Study questions:
1 - In the forum thread about traction control, what model year was the Ford Focus that got stuck on the ice-covered hill?
2 - Write the next part of the forum thread about traction control and manual transmissions, starting after its final quoted post.

Page text:
■ ■ ■ ■ ■

I had more reorientation to do with road rules than with the gear lever.


----------



## Trafficat (Dec 19, 2016)

waldowainthrop said:


> @Trafficat reminded me: the latest Focus sold in the US had a really bad time with traction and stability control on ice and snow. I don't know how much of it exactly was the exact tires on the car, but it was just really bad. It came in too late to fix traction or cornering issues, and it came in too early to gain traction while starting. I tested with a VW Golf in identical conditions on the same roads on the same day with slightly more expensive, but stock all-season tires, and it was substantially better.
> 
> I thought it was all a problem with the tires on the Focus, but with all cars on all-seasons in Colorado ice and snow, the traction control is simply way worse than that on the VW Golf and previous generation Subaru Impreza (and surprisingly, even the Chevy Cruze).
> 
> I might have liked the car more with a manual transmission in those conditions, but I can't recommend its traction or stability control if you live in a snowy climate. If I owned one, I would probably just turn off traction control in the snow, as I know how to drive safely with it off.


Let me put it this way... My 2007 Ford Focus, which lacks ABS or traction control, running tires with such shallow treads as to be illegal, is night and day better than the 2013 Ford Focus will legal tread depth all season tires on snow and ice.

I crossed the same ice covered hill a couple times on one day in my '07 car, then I was sent on a mission to drive my Mom's 2013 car home, and I got her car stuck on that hill. I then drove over the same hill one more time with my 2007 car an hour later.

The traction control is an abomination.


----------



## waldowainthrop (Oct 25, 2019)

Trafficat said:


> The traction control is an abomination.


I totally agree. I couldn't believe how night-and-day the difference was between similar cars that cost a similar amount of money. The Golf has a really natural traction control that plays well with the manual transmission and barely makes itself noticed. It's actually nearly as easy to drive at low speeds on ice and snow as an all-wheel-drive Impreza, and surprisingly has a less sudden (and therefore safer) stability control in corners at the limits of traction. Yes, I've thrown all of these cars into icey corners.


----------



## reg barclay (Nov 3, 2015)

waldowainthrop said:


> I dunno. I've driven a manual transmission in Great Britain with it on the "correct" side that I'm not at all used to. I adapted within 10 miles of driving it. I don't think it makes a difference for me, as even without the muscle memory, manual transmission is something I am ambidextrous with (and I am not ambidextrous whatsoever).


When I travel to the UK, my instinct for the first day or two is to reach down to the driver side door when I start driving. After that I get used to it. Then same thing when I return.


----------



## waldowainthrop (Oct 25, 2019)

reg barclay said:


> When I travel to the UK, my instinct for the first day or two is to reach down to the driver side door when I start driving. After that I get used to it. Then same thing when I return.

■ ■ ■ ■ ■

Stored data:
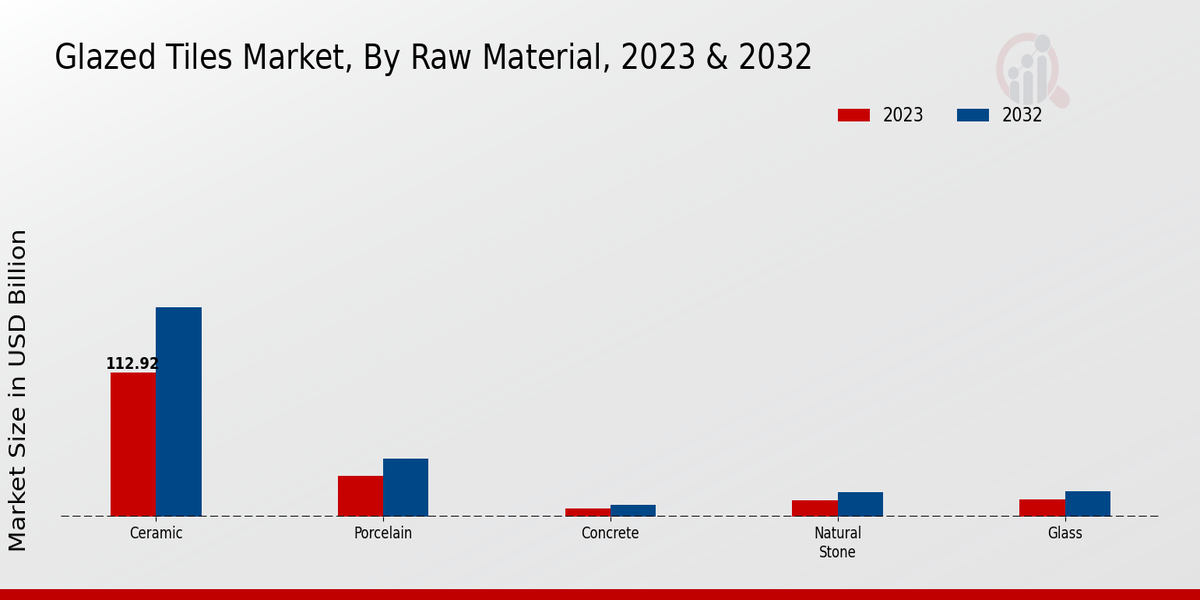 Glazed Tiles Market, By Raw Material, 2023 & 2032

2023
2032

Market Size in USD Billion

112.92

Ceramic
Porcelain
Concrete
Natural Stone
Glass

■ ■ ■ ■ ■

Task-by-task outputs:
1 - 2013

2 -
One of my only problems is going to the wrong side of the outside of the car when getting in, if I've spent a few days in the other country. That one takes a week of getting past.


----------



## Trafficat (Dec 19, 2016)

waldowainthrop said:


> I totally agree. I couldn't believe how night-and-day the difference was between similar cars that cost a similar amount of money. The Golf has a really natural traction control that plays well with the manual transmission and barely makes itself noticed. It's actually nearly as easy to drive at low speeds on ice and snow as an all-wheel-drive Impreza, and surprisingly has a less sudden (and therefore safer) stability control in corners at the limits of traction. Yes, I've thrown all of these cars into icey corners.


My 2007 Ford Focus, Front Wheel Drive, with all season tires, handles better than my Dad's 2012 Toyota Tacoma in 4 Wheel Drive mode with all season tires.... assuming that the snow is not taller than the bumper on the Ford. Of course, get the Ford stuck and it will require the shovel whereas the 4 Wheel Drive pickup is a lot easier to get unstuck.



waldowainthrop said:


> One of my only problems is going to the wrong side of the outside of the car when getting in, if I've spent a few days in the other country. That one takes a week of getting past.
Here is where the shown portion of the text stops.